# What you will do:
Can you quote, word for word, the passage of the interview that begins at "Well, I do have" and ends with "to go with it."?

I have an idea that may or may not work but let's try this to get the audience to understand the simple insight at the heart of what you're saying. In a way, our interview has been an example of coming to terms with a reality. I had some ideas about where we would go, but it's in our action -- interaction, in our sizing each other up -- that we're embodying a reality that you and the people who've influenced you are writing about. Is that fair?

That's fair. Yes. Any form of skillful coping in which you can become an expert, in which you get into a kind of flow in which you don't have to think at all, your mind is out of it and the skills in your body are doing it, we've done all of that and we've done it taking a risk too, that when you do that: you end up lost or you may end up saying things you regret having said, and if you aren't ready to take that risk you'll never become an expert in that. So, I could predict that you have taken the risk and done it and felt bad about it, and you've done it and felt good about it, and when you've got that, you've got a kind of mastery.

Of course, in terms of my risk I've been worried about the time, and I'm also worried about simplifying -- risking that we can simplify what we're saying so that a general audience can understand it.

One final question. Reflecting on your life and your work as a teacher an a philosopher, how would you advise students to prepare for the future?

Well, I do have something to say about that. I think that the last thing you would do is make long-range plans and list life possibilities and decide on what's called rational choice theory and which of those is the rational thing to do. Those are the people who get along and are competent and do normal whatever, and standard whatever, and routine, but I think that you have to just trust on luck and on this calling. When something comes around -- nothing I could plan could've fixed it so that when MIT people came to my course and said, "We've done it over in the AI lab," that that was the way for twenty years my life would go. If I had had plans, I wouldn't even have heard that. And also, a lot of luck. You can't force your luck. But when something like that is handed to you, you've got to go with it.

My main worry is always people who think that they can get a grip on the world by having principles, rules, plans, and so forth. I think that's partly because they're not open to the risk. It's a lot riskier to just throw yourself into something. I might've wasted twenty years and they might've made intelligent machines and I might've just looked utterly stupid. That's a chance. But I didn't ask myself, "What're the odds?" That would've been absurd. Something called me and grabbed me. So, I guess my bottom line is be ready to take risks and be open to the thing that's trying to grab you and go with it.

On that hopeful note, Bert, I want to thank you very much for taking the time to be with us today.

Thanks, Harry.

And thank you very much for joining us for this Conversation with History.

# Information provided:

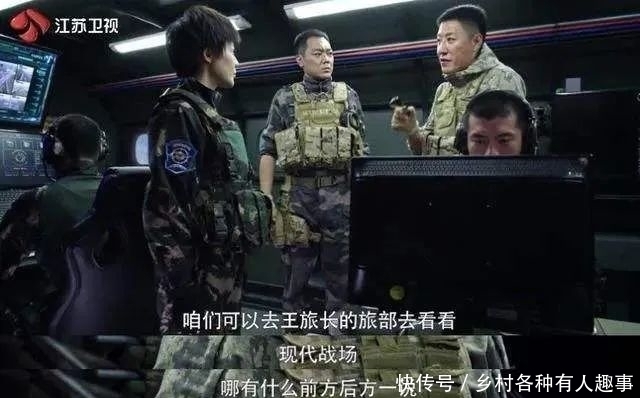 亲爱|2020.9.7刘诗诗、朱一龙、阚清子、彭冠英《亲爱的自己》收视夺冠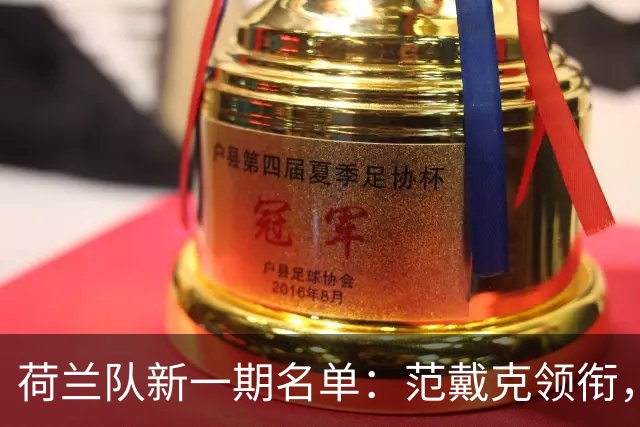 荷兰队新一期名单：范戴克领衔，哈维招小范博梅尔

# Solution to this exercise:
Well, I do have something to say about that. I think that the last thing you would do is make long-range plans and list life possibilities and decide on what's called rational choice theory and which of those is the rational thing to do. Those are the people who get along and are competent and do normal whatever, and standard whatever, and routine, but I think that you have to just trust on luck and on this calling. When something comes around -- nothing I could plan could've fixed it so that when MIT people came to my course and said, "We've done it over in the AI lab," that that was the way for twenty years my life would go. If I had had plans, I wouldn't even have heard that. And also, a lot of luck. You can't force your luck. But when something like that is handed to you, you've got to go with it.